## O QUE SE PEDE
a) Liste tudo aquilo que o trecho selecionado afirma estar mais dividido, desorganizado e polarizado neste final de ano.
b) Reproduza uma parte do trecho selecionado: inicie nas palavras que contêm "O País, o mercado, o" e termine depois de "ano que vem?".

## TRECHO SELECIONADO

..........

Tudo bem no ano que vem para quem?

Tudo bem no ano que vem para quem?

O País, o mercado, o consumo e o varejo estão mais divididos, desorganizados e polarizados neste final de ano e tudo indica que essa será a situação para o próximo, com vários setores e segmentos que tiveram saltos positivos quânticos em suas atividades e muitos outros que ainda amargam as consequências do imponderável. Tudo bem para quem no ano que vem?

O filme “Tudo bem no ano que vem” (“Same time, Next year”, no original), de 1978, conta a história de um homem e uma mulher, ambos casados, que o acaso reuniu num final de ano. Eles vivem uma aventura e se organizam para repetir o encontro todo ano no mesmo período. E o filme mostra a evolução da vida de ambos através do tempo em suas diferentes realidades com todos seus percalços.

..........

## SEÇÃO DE DADOS

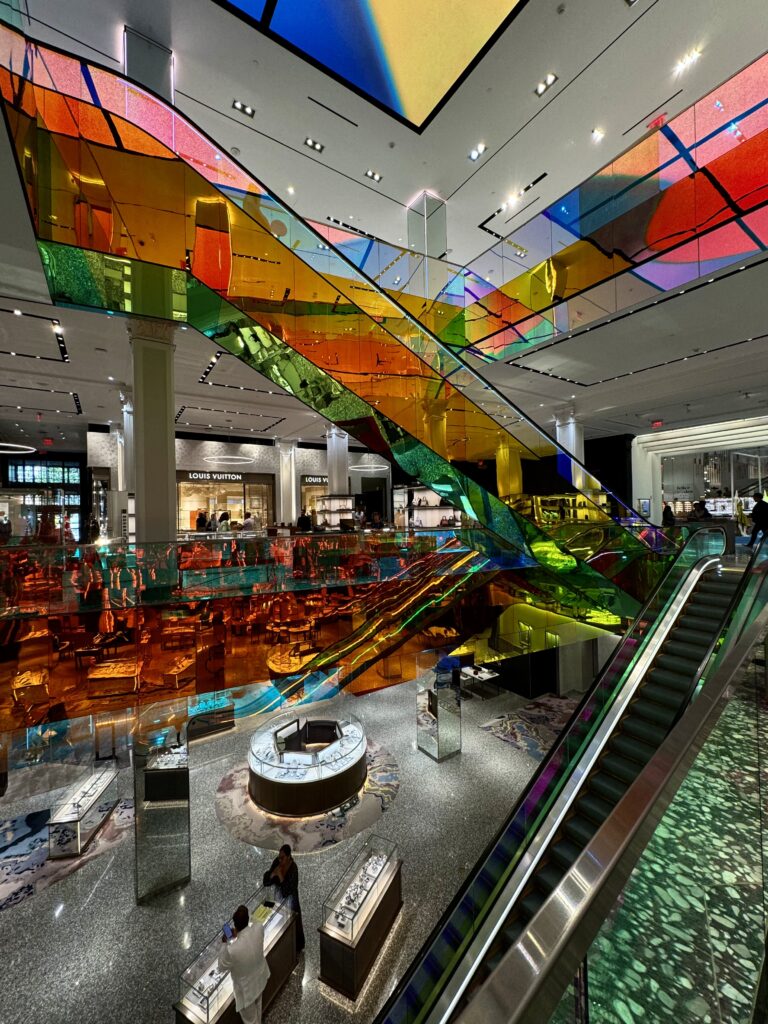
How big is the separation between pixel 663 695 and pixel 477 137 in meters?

..........

## RESPOSTAS POR TAREFA
a)
o País
o mercado
o consumo
o varejo

b)
O País, o mercado, o consumo e o varejo estão mais divididos, desorganizados e polarizados neste final de ano e tudo indica que essa será a situação para o próximo, com vários setores e segmentos que tiveram saltos positivos quânticos em suas atividades e muitos outros que ainda amargam as consequências do imponderável. Tudo bem para quem no ano que vem?